Segment Open

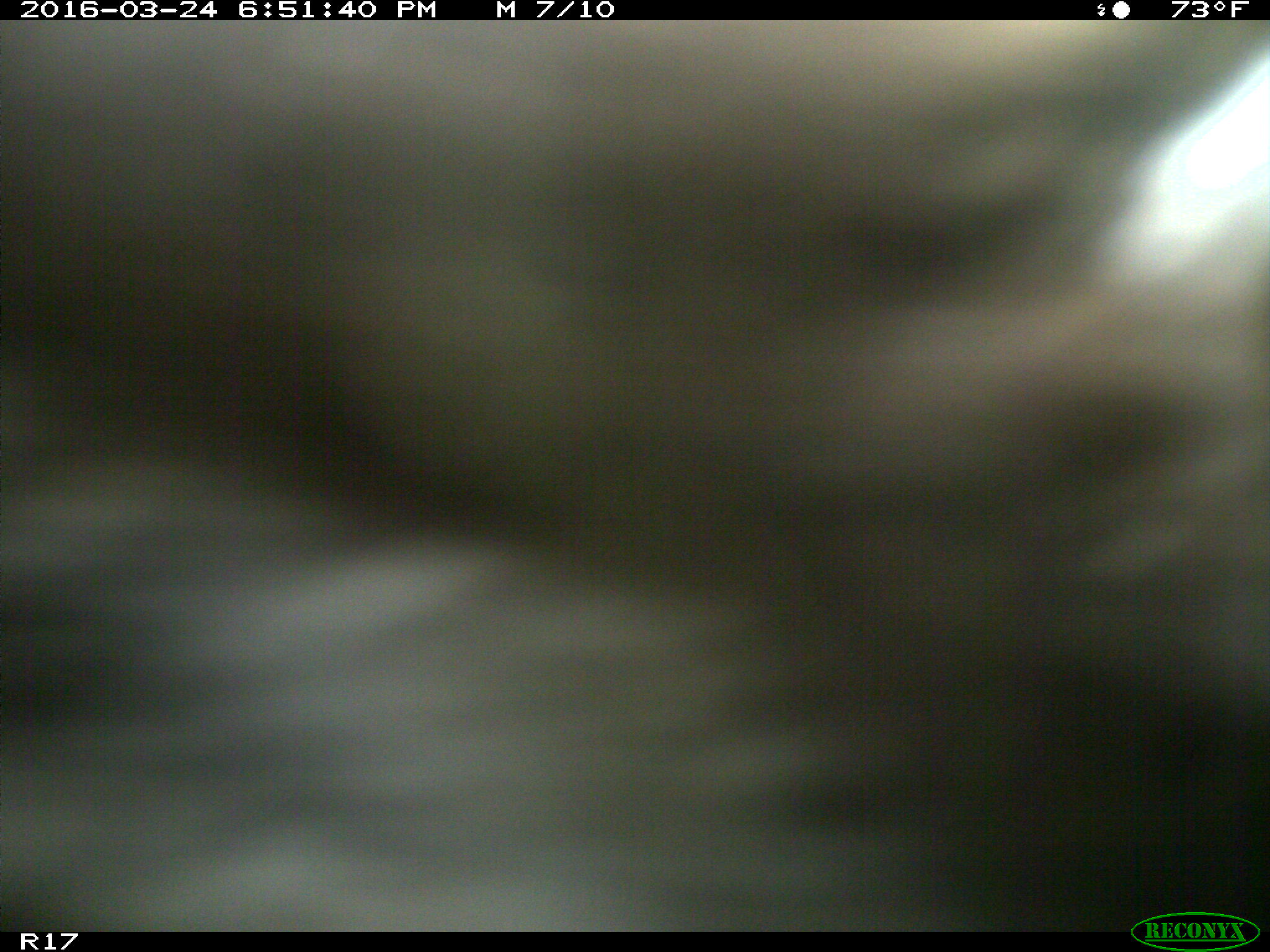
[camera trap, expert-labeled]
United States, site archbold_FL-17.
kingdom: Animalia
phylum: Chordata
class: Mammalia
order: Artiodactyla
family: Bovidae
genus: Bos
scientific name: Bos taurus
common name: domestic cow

Segment Closed
Segment Open

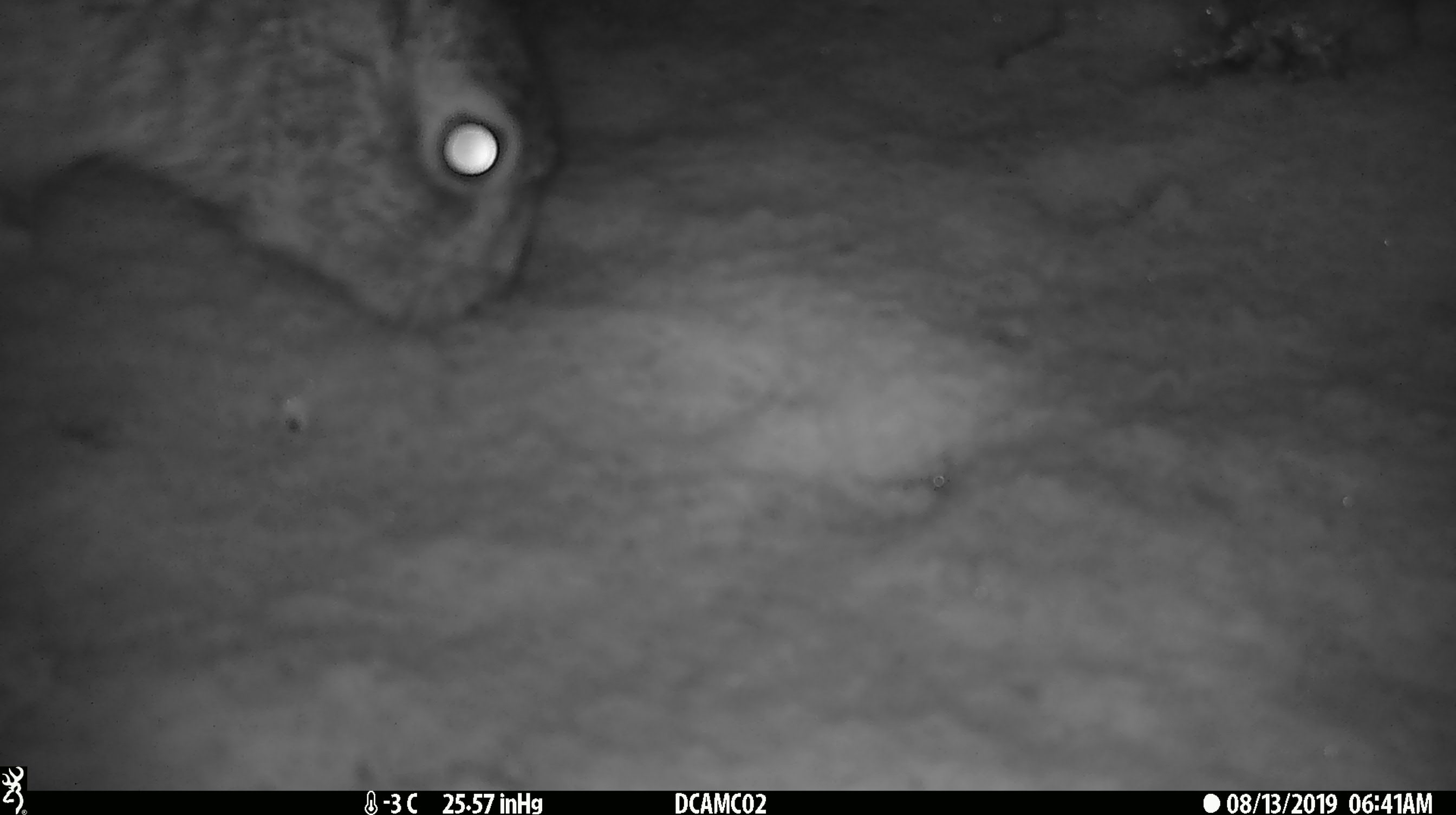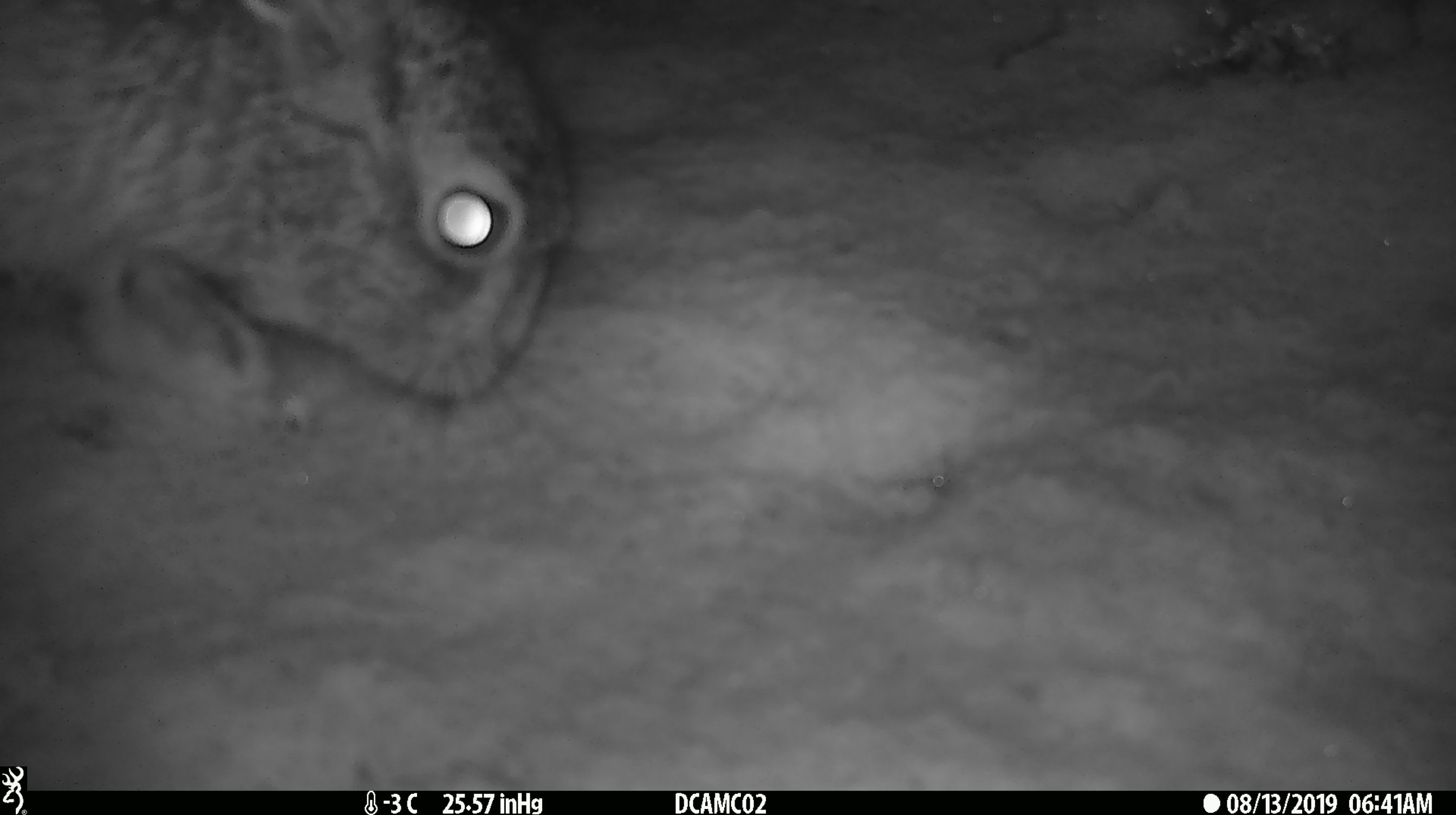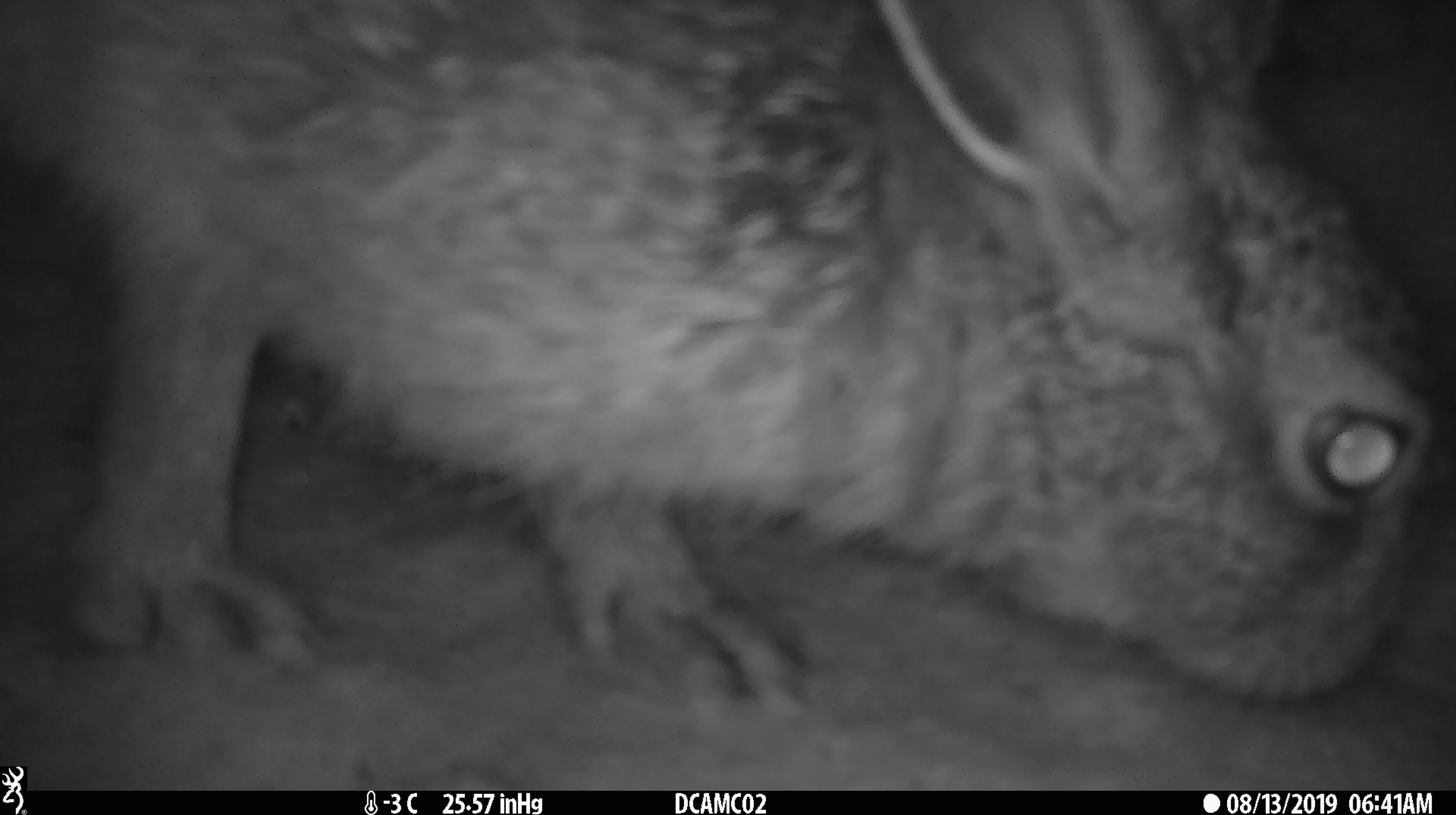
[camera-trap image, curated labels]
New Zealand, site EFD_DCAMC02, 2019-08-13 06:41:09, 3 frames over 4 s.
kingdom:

Segment Closed
Segment Open

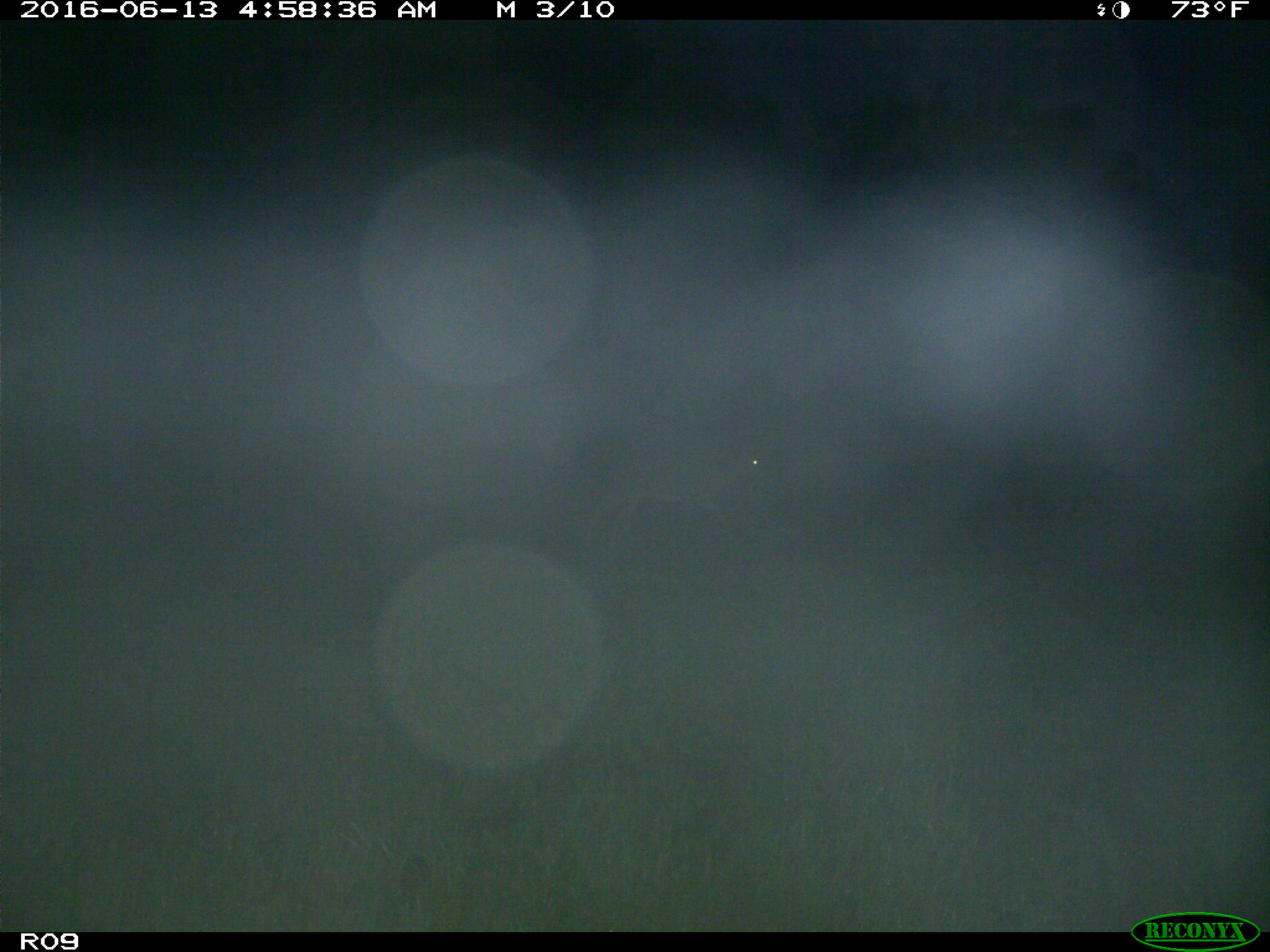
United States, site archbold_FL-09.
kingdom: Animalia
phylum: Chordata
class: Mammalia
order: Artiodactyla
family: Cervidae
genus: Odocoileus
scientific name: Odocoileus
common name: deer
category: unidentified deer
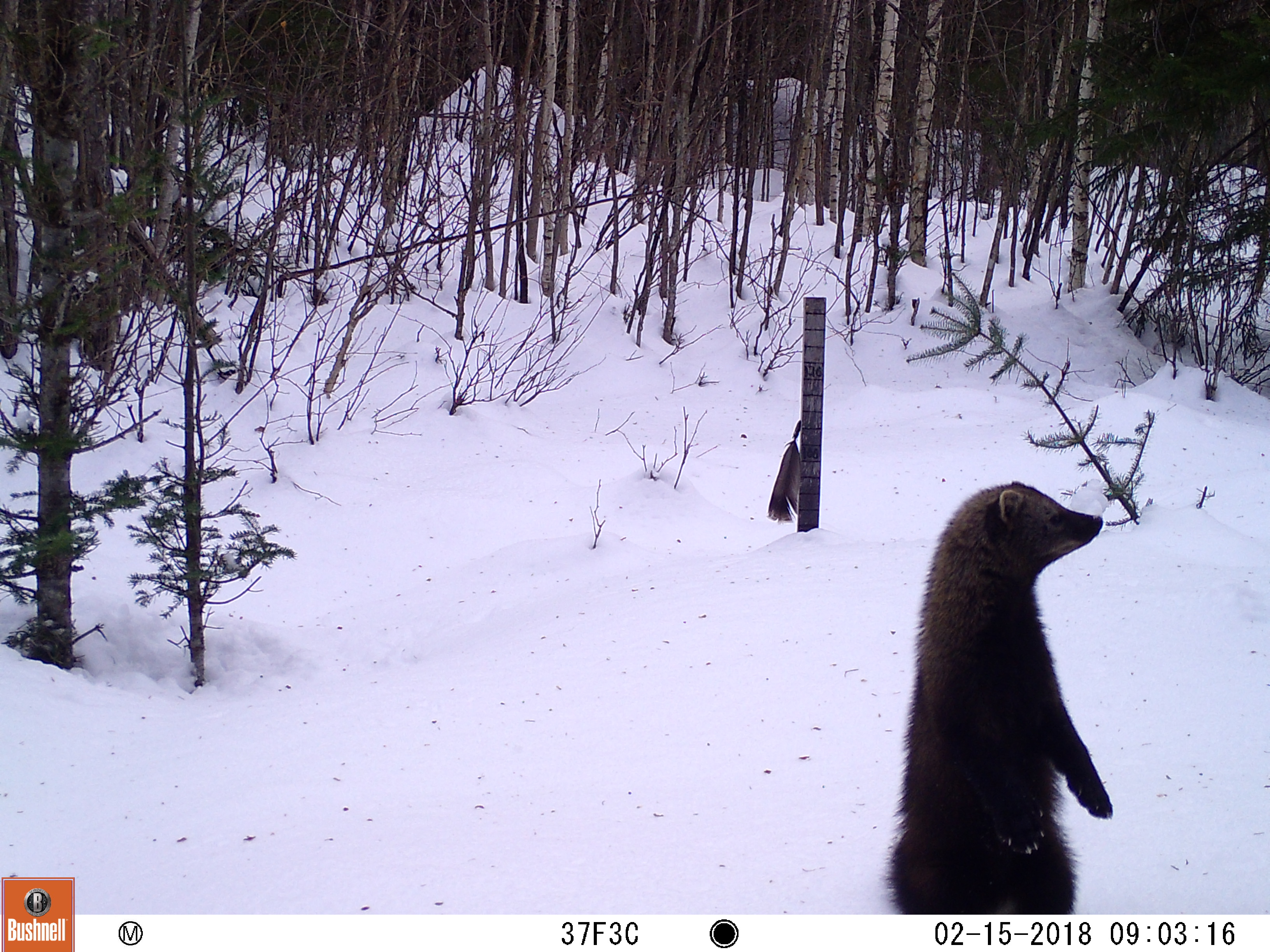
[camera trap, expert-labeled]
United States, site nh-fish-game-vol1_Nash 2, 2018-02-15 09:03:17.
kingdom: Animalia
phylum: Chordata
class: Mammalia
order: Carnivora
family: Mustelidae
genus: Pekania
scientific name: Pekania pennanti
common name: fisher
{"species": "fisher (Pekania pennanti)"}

Segment Closed

Exercise brief: From the listing above, copy out each line where the word "name" appears.

Your response:
scientific name: Bos taurus
common name: domestic cow
scientific name: Odocoileus
common name: deer
scientific name: Pekania pennanti
common name: fisher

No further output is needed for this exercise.